**Items:**
•••

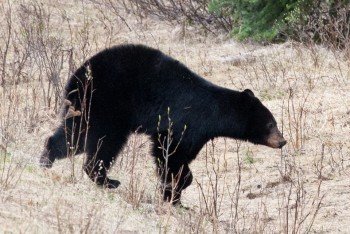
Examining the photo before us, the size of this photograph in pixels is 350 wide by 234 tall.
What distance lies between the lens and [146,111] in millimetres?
7871

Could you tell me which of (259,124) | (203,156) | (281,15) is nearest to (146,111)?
(259,124)

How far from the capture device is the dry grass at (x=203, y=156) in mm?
6090

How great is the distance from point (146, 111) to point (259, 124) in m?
1.18

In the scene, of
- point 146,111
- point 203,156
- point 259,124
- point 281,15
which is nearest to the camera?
point 146,111

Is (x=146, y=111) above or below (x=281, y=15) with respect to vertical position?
below

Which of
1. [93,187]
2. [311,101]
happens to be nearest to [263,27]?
[311,101]

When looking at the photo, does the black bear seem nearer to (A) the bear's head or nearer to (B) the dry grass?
(A) the bear's head

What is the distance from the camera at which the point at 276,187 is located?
875 centimetres

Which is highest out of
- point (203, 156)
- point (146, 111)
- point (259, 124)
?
point (259, 124)

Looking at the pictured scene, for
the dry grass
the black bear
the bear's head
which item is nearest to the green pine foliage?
the dry grass

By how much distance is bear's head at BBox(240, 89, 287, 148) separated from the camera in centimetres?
824

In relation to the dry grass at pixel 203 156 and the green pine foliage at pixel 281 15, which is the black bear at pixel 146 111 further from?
the green pine foliage at pixel 281 15

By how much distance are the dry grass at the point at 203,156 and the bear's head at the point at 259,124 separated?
322 mm

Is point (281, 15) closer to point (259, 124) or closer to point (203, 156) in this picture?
point (203, 156)
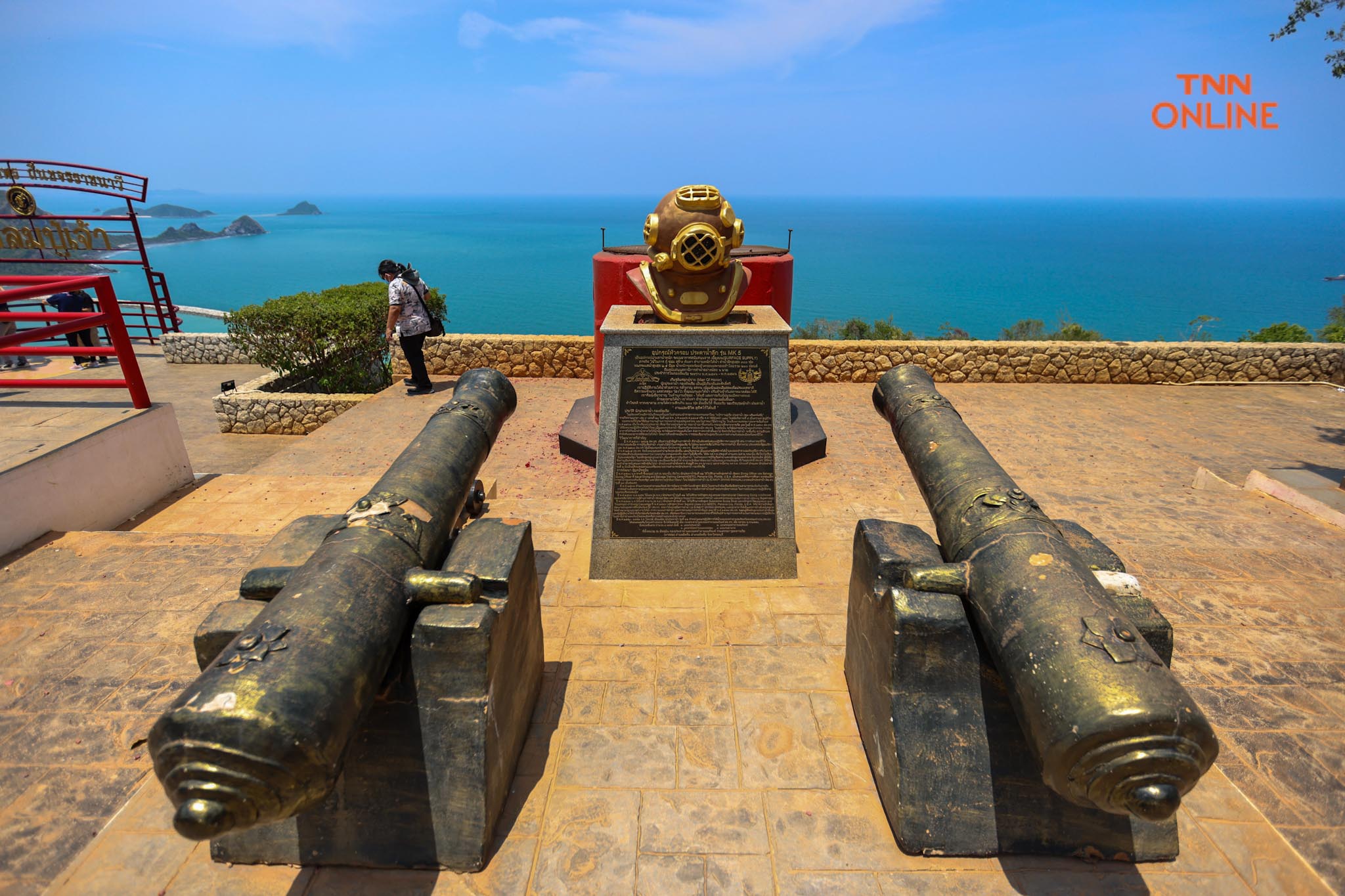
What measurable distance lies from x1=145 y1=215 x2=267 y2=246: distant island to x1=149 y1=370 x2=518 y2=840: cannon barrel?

•••

**Given exercise:**
Output each line of the listing above, word for word, from the one holding "Could you tell" through the last line, both included; omit the pictures.

**The response:**
Could you tell me which of (259,124) | (203,156) | (281,15) is nearest to (146,111)?
(259,124)

How far from the capture device is the dry grass at (x=203, y=156) in mm?
6090

How great is the distance from point (146, 111) to point (259, 124) in m?
1.18

In the scene, of
- point 146,111
- point 203,156
- point 259,124
- point 281,15
which is nearest to the camera?
point 146,111

Is (x=146, y=111) above or below (x=281, y=15) with respect to vertical position?
below

Which of
1. [93,187]
2. [311,101]
happens to be nearest to [263,27]?
[311,101]

When looking at the photo, does the black bear seem nearer to (A) the bear's head or nearer to (B) the dry grass?
(A) the bear's head

What is the distance from the camera at which the point at 276,187 is located?
875 centimetres

Which is highest out of
- point (203, 156)
- point (146, 111)
- point (259, 124)
?
point (259, 124)

Looking at the pictured scene, for
the dry grass
the black bear
the bear's head
which item is nearest to the green pine foliage?
the dry grass

By how much distance is bear's head at BBox(240, 89, 287, 148) separated from the camera in centimetres?
824

In relation to the dry grass at pixel 203 156 and the green pine foliage at pixel 281 15, which is the black bear at pixel 146 111 further from?
the green pine foliage at pixel 281 15

By how much distance are the dry grass at the point at 203,156 and the bear's head at the point at 259,124 separated?
322 mm

Is point (281, 15) closer to point (259, 124) or closer to point (203, 156) in this picture?
point (203, 156)
What measurable distance lies from x1=145 y1=215 x2=267 y2=246: distant island to x1=149 y1=370 x2=518 y2=840: cannon barrel?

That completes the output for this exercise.